# Text section:
Content starts

We recently spent a day in "iPhone City," talking to factory workers, restaurant owners, and the many others whose lives rely on Foxconn. Here's what it was like.

We got to the Foxconn Zhengzhou Science Park around 1 p.m., just after workers' lunch break. While a few workers milled around the gates, it was a ghost town. An eerie vibe for a factory that employs 350,000 of Foxconn's 1.3 million employees.

With 1.3 million employees in mainland China, Foxconn is by far China's largest private employer.

Since the company began producing the iPhone for Apple in 2007, the company has faced accusations of labor abuses, poor working conditions, and harsh penalties for workers who make mistakes.

The company suffered a wave of suicides in 2010 and 2011, which prompted Apple and Foxconn to make changes at the factories.

Another worker committed suicide in January at the Zhengzhou factory. Because of the suicide, and reports that the factory had more aggressive security than some military compounds, I assumed we wouldn't be able to get in. To my surprise, we walked right past security into the campus.

Source: The Telegraph, The Guardian

Sprawling over 2.2 miles and dozens of buildings, it looks like any business park. Trees are everywhere, police and security guards stand on every street corner, and workers on break camp out in the shade. A decade ago, this area was barren dirt and fields of corn and wheat. In 2010, the government bought out local farmers and had the factory up and running within the year.

The complex was built in 2010 with $600 million in assistance from the provincial government. It was built almost exclusively to serve Apple's iPhone production needs.

Content ends

# Problems to solve:
(a) According to the account of Foxconn's Zhengzhou factory, how much assistance did the provincial government provide to build the complex?
(b) Write what comes next in the account of Foxconn's Zhengzhou factory, picking up after its final sentence.
The lines have no connection to the account of Foxconn's Zhengzhou factory.

# Given information:
Content starts

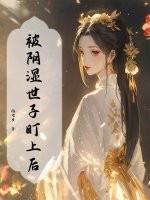 被阴湿世子盯上后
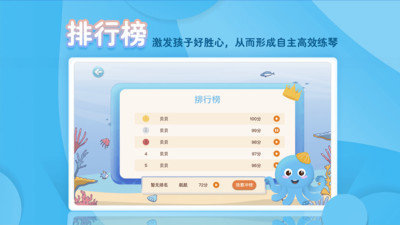 琴小鱼智能陪练2024版
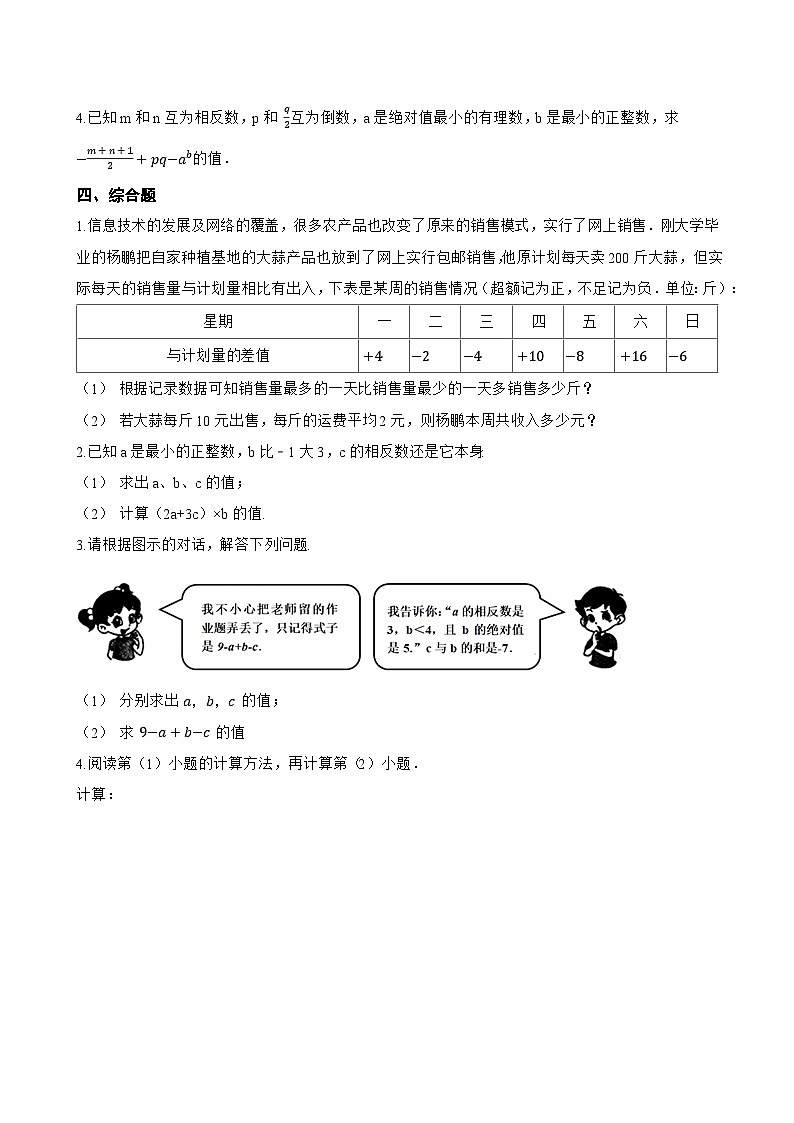 2.1.2 有理数的减法一课一练数学人教版（2024）初中七年级上册第3页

Content ends

# Answers to this exercise:
(a) $600 million.

(b)
Even now, the government provides Foxconn with tons of support, tax incentives, and subsidies to keep production in Zhengzhou. The local government paved new roads to the factory, built power plants, helps covers energy and transportation costs, and pays bonuses to the factory for meeting export targets.

During the first two years of production, those bonuses totaled $56 million, the New York Times reported in 2016.

The government even helps recruit, train, and house workers for the factory during peak iPhone production periods. During the peak summer months, a speaker can be heard near the entrance calling, "We're recruiting the cream of society. Your personality must be optimistic, your work diligent."

Meeting Foxconn's never-ending need for workers requires considerable effort from the government. The province enforces quotas to local villages and cities for the number of workers they must provide to the factory.

In 2016, state-owned coal companies lent workers to the factory. And last year, the Financial Times reported that trade schools were requiring students as young as 16 to work at the factory to gain "work experience" to graduate. In the run-up to the launch of the iPhone X, many students were found to be working overtime, which is illegal under Chinese law.

"Every city's department of labor and ministry of human resources is involved," Liu Miao, the head of a private recruiting center in Zhengzhou, told the Times in 2016.

Workers on the day shift begin streaming in through the factory's gates around 7 a.m. Those that can afford it ride motor scooters, but most walk from the nearby dorms or take a bus if they live in the buildings further away.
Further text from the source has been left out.